Today's Theme Song:
Saturday, February 5, 2011
(21) Next day please
It's February 5th and that means its Emily's Birthday. This also means that my birthday is one week and one day away.
Happy Birthday to my best friend and thanks for 20 years of friendship and sisterhood.
Last night I spent the night at Erin's house.
this morning I woke upt 10 am.
I went home a little bit before 12.
I brewed a pot of coffee then hopped in the shower.
I put comfy clothes back on and tried to get my school stuff organized.
-I wrote all of the due dates in my planner.
-I printed out notes and assignments
-I organized my binders and notebooks
All of those things needed to be done, but i should have been working on my trend analysis paper. (I am a great productive procrastinator)
I ate lunch around two and then got ready for work.
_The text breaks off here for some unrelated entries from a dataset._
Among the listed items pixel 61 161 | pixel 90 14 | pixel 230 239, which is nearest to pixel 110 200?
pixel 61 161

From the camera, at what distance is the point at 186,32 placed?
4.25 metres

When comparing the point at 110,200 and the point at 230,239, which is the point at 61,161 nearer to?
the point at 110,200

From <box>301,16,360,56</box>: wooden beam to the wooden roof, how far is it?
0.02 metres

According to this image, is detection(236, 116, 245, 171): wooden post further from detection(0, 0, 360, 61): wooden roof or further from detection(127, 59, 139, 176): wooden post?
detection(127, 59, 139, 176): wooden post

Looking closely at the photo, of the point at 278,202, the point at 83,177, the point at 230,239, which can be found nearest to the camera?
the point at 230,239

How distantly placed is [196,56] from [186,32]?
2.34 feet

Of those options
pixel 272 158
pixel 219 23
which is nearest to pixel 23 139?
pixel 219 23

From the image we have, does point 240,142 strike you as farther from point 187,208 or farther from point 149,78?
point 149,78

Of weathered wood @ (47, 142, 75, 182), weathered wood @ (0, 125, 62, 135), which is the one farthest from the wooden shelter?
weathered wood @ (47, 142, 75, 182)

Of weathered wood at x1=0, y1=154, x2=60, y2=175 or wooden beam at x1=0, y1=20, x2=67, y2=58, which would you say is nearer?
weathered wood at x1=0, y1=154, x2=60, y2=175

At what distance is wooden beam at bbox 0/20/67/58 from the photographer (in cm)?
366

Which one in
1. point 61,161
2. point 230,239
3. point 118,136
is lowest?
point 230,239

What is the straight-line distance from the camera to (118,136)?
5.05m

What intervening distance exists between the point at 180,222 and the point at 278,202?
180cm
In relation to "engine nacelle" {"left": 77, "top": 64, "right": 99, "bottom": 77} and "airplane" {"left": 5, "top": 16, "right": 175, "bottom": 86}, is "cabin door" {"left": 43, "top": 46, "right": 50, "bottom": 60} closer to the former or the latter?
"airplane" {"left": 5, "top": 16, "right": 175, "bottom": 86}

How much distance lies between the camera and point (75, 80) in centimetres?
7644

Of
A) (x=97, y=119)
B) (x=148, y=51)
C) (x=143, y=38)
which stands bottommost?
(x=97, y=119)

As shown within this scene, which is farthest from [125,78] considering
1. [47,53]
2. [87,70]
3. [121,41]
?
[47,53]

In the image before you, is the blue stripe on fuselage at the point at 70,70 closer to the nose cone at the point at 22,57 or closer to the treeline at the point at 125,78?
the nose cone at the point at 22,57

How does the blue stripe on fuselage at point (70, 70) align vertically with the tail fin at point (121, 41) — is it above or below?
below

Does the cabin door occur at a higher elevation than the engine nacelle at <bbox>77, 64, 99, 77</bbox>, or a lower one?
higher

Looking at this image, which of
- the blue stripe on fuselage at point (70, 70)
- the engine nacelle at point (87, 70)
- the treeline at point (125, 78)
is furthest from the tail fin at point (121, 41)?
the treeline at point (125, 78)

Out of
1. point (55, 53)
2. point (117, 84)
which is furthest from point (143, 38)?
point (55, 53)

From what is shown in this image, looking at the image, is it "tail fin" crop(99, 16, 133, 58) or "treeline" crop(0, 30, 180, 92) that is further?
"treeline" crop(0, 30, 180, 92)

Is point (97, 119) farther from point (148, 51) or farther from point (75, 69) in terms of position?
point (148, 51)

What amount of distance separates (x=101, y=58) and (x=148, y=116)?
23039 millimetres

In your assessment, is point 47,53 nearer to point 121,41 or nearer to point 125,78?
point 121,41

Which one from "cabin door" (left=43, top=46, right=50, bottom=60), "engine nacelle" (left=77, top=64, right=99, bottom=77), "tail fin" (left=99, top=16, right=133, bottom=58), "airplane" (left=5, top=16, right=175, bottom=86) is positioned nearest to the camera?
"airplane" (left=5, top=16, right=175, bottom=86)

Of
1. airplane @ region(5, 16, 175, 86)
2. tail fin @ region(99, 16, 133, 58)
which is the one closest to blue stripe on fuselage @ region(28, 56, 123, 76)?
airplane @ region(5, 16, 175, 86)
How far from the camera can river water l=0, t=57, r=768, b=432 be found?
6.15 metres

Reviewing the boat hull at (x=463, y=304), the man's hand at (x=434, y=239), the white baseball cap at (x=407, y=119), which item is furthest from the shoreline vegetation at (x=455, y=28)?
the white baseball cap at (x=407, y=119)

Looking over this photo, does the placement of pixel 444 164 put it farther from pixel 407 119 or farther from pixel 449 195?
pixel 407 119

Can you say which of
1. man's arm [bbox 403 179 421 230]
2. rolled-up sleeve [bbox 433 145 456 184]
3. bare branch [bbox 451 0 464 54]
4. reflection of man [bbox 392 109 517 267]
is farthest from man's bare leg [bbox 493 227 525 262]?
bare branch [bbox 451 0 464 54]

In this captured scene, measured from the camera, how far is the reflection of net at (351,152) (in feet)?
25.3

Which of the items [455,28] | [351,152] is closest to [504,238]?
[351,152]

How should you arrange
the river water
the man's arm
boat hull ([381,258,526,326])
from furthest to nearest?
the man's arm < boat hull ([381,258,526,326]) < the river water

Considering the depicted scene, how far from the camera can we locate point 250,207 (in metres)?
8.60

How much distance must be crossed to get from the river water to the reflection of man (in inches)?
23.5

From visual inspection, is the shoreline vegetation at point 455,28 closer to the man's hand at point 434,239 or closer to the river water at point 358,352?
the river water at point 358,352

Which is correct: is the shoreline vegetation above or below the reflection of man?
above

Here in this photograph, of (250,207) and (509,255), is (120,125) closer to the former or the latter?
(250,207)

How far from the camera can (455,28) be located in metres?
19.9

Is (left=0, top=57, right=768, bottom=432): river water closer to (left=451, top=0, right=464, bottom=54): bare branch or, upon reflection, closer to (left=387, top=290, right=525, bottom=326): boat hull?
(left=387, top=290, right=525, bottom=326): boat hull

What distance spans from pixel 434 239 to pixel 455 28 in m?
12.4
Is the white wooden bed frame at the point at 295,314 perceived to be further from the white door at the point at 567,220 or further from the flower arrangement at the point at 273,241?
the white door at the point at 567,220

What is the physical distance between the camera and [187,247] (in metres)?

Shaun and Sarah took me to work at 3:30. My stomach was hurting from lunch and I really didn't want to be at work. One of my first tables was 6 teenagers who got separate checks and didn't leave a tip. Around that same time i had a table of 4 people and their bill was almost $70 and they left me less than 10%. Everything was going wrong and on top of that i was feeling really out of it, dizzy, and weak. By 5:30 i was feeling awful and i had a really difficult table who clearly didn't like me. I had hit the breaking point. I went to the back and full on broke down. This had never happened at work before. It was so embarrassing to be crying and having co-workers coming up and asking me what was wrong. I almost got myself under control. I asked one of the hosts to keep an eye on my tables, and then i broke into sobs again. One of my managers came to the back to check on me. She got me a glass of water and said that if I wanted to go home I could. I couldn't get my emotions under control and chose to go home. I was so happy to be able to get out of there. By 6:45 I was home, still emotional, but was able to start calming down. I changed into sweat pants and made a pot of rice (my ultimate comfort food). I lounged on the couch for the rest of the night watching the Glee (my happy place) marathon on oxygen.
I am definitely ready for today to be over and to have a fresh start tomorrow.